Goal: Copy out word for word every line of the material below, from the line containing "By looking at" through its final line, inclusive.
— begin —
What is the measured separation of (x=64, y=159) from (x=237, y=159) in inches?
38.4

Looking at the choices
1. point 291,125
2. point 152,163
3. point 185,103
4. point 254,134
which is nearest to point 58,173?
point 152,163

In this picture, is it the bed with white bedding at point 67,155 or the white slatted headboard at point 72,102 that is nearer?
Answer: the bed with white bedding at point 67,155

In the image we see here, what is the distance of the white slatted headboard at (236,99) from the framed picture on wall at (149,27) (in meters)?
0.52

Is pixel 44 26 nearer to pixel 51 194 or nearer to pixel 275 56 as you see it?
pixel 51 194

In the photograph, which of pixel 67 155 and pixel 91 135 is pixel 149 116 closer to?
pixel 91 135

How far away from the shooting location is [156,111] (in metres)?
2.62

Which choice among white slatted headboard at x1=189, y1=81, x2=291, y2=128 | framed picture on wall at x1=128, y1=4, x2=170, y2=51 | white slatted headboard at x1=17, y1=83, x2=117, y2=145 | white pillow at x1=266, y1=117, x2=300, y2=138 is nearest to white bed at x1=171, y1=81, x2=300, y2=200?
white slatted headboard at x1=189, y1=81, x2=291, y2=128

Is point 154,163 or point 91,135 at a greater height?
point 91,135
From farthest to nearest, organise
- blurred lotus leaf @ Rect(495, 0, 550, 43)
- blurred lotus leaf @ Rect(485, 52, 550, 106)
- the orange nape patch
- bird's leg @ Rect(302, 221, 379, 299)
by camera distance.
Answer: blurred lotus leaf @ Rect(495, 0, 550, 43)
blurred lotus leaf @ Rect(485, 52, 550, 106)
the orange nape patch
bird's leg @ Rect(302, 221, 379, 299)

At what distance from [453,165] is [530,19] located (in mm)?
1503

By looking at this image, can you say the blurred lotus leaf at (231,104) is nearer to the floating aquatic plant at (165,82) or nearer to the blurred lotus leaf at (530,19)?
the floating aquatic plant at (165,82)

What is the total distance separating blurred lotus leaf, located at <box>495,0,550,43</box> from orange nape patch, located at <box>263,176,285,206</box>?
— end —
Response to this exercise:
By looking at this image, can you say the blurred lotus leaf at (231,104) is nearer to the floating aquatic plant at (165,82) or nearer to the blurred lotus leaf at (530,19)?
the floating aquatic plant at (165,82)

What is the total distance separating blurred lotus leaf, located at <box>495,0,550,43</box> from orange nape patch, located at <box>263,176,285,206</box>?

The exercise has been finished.